USF is going to run a three- level pass concept down the middle of the field. Johnny Ford, the number three receiver on the right, will run a post splitting the safety. The number two receiver on the right will run a sit route over the ball to occupy the linebackers. The lone receiver on the left will run a deep dig route occupying the safety to his side.
McCloud gets a clean pocket. The safety to the boundary gets held by the deep dig. Ford breaks to the post and runs by everybody. McCloud steps up and lets it rip.
McCloud hits Ford in stride and he is able to reel the pass in for a 52-yard gain.
The very next play will be the last of the night for McCloud. USF has the ball on the SC State three-yard line after the big pass to Ford. The Bulls stay in 10 personnel with three receivers on the left and one on the right. SC State packs the box for the goal line play.
USF will run zone read or a smoke screen to the three receiver side. SC State is showing three over three so McCloud will now focus on the zone read. He will be reading the stand up player on the end of the line of scrimmage to the right. The outside backer over the number three receiver will blitz.
McCloud makes his read and decides to keep the ball. The end squeezes down and may not realize how dynamic McCloud is running the ball.
McCloud easily outruns the defense for a touchdown on his final play of the game.
The opponent on Saturday wasn’t great. However, USF played much better than the previous two weeks and probably even left some points on the field.
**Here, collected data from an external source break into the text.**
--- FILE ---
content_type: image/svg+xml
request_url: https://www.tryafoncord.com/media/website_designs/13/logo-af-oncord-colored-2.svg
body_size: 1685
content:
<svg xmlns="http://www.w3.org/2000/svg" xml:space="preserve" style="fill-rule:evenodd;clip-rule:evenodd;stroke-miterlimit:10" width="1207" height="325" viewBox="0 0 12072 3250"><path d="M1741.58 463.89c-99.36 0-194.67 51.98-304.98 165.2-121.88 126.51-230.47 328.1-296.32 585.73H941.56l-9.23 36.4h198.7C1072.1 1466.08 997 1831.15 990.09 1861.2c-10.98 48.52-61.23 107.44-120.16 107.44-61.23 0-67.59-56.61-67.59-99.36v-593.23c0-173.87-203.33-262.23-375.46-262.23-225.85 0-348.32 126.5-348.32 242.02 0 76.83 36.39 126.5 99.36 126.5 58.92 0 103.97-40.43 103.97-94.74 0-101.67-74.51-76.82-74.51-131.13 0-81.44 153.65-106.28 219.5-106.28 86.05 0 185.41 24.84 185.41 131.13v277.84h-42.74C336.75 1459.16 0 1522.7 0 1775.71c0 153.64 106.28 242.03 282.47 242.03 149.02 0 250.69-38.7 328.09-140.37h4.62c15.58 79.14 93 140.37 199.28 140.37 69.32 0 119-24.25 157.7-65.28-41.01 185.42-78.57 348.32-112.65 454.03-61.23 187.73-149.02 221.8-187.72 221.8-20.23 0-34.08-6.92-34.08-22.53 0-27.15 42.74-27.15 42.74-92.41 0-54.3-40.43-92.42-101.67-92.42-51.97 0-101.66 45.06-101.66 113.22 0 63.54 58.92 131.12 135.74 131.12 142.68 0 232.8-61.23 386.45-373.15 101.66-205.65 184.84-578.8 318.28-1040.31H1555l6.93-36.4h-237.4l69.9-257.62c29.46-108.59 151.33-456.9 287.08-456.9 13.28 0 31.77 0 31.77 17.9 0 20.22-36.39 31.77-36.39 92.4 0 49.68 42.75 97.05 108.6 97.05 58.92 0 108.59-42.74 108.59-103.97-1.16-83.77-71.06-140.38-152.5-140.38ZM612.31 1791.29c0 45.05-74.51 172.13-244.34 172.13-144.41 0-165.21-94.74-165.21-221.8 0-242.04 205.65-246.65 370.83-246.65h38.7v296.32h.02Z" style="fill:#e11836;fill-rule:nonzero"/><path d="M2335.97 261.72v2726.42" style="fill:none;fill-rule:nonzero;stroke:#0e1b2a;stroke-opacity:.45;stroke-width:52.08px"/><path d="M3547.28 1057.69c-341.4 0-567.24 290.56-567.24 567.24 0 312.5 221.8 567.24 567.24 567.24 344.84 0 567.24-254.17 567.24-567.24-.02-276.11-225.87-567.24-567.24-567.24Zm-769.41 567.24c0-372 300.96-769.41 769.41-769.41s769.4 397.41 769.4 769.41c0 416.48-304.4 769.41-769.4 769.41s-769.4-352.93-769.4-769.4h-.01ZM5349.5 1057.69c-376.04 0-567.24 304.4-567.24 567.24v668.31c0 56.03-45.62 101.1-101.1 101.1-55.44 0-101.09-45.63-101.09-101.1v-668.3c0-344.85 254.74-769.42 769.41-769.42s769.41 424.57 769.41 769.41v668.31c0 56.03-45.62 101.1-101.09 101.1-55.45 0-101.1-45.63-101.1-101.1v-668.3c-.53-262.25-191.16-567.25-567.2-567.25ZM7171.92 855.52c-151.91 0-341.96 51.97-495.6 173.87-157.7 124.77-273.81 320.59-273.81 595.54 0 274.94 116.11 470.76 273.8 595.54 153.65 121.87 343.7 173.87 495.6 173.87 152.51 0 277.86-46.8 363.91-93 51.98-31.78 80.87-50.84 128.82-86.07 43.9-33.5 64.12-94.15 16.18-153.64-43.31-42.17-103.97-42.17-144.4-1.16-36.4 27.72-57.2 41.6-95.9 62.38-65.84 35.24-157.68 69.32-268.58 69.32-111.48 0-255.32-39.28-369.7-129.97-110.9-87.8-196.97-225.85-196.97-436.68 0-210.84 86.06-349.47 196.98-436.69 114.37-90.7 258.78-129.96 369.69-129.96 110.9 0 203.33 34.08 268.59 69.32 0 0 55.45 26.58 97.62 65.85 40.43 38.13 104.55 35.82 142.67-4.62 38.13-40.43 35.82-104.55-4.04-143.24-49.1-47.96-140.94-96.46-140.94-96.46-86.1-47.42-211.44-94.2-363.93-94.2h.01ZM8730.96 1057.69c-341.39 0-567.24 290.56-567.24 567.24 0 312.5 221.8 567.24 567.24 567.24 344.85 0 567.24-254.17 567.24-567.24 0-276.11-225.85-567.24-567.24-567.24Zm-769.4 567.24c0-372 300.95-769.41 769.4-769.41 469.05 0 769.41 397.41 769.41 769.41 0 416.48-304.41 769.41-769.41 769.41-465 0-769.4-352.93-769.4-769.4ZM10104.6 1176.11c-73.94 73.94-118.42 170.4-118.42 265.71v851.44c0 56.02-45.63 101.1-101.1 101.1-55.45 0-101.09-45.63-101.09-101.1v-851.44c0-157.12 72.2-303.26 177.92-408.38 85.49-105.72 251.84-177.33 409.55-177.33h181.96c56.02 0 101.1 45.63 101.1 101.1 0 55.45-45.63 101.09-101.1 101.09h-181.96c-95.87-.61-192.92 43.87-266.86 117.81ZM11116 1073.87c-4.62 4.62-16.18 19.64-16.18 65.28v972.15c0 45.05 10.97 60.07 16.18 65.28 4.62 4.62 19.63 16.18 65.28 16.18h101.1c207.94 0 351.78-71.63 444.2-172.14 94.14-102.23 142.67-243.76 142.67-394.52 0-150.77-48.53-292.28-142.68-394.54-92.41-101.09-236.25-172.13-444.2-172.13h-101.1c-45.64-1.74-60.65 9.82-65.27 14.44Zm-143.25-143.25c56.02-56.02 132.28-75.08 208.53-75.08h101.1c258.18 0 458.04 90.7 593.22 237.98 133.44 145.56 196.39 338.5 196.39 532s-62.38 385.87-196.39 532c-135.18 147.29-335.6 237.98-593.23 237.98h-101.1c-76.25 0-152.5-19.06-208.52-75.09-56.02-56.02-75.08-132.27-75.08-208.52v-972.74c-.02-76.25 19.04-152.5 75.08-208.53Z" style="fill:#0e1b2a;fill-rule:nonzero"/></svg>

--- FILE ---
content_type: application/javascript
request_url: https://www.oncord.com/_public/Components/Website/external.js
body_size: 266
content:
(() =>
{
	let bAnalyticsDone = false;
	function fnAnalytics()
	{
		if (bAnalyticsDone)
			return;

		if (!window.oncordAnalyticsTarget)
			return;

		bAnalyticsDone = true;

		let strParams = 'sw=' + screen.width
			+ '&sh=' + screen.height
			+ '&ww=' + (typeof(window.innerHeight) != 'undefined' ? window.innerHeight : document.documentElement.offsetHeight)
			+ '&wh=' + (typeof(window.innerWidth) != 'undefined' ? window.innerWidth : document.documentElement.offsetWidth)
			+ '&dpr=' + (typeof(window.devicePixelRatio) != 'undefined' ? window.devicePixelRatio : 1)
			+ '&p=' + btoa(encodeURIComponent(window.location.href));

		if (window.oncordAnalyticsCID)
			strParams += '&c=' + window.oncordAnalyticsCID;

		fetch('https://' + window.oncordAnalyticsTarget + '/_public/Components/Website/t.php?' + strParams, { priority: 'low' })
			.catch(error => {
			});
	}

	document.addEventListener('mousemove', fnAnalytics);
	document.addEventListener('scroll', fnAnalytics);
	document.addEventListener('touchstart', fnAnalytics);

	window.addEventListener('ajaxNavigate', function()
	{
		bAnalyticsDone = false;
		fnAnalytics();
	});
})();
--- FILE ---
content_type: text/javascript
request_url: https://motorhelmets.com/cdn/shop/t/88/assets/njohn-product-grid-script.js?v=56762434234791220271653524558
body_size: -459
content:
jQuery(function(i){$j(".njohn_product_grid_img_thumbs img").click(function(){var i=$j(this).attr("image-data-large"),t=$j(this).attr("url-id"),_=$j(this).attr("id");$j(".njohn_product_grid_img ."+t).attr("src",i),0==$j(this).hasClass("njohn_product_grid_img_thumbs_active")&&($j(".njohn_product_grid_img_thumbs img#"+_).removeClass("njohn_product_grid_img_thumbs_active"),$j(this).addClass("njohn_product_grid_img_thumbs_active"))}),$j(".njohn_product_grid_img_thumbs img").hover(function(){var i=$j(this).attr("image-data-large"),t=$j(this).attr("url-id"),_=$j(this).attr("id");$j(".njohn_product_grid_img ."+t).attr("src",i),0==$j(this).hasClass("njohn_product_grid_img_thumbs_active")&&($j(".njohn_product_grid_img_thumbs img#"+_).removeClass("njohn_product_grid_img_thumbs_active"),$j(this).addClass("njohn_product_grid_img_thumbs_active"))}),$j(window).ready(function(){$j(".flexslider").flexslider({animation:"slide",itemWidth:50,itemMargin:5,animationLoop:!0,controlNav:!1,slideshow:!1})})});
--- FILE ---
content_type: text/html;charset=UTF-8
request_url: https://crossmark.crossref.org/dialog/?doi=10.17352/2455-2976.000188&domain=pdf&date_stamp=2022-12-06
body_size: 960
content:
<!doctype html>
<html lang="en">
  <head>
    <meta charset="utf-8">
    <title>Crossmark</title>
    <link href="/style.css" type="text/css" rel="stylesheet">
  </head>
The defense continues to play well, and the special teams was excellent in this game too. Hopefully this offensive performance is the shot in the arm this team needs going into the conference season. With the bye coming this week, the Bulls will get some time to focus on themselves a little bit while also having some extra time to prepare for an improved SMU team. The biggest pre-season goal is still out there for this team. Hopefully Saturday was a sign of things to come.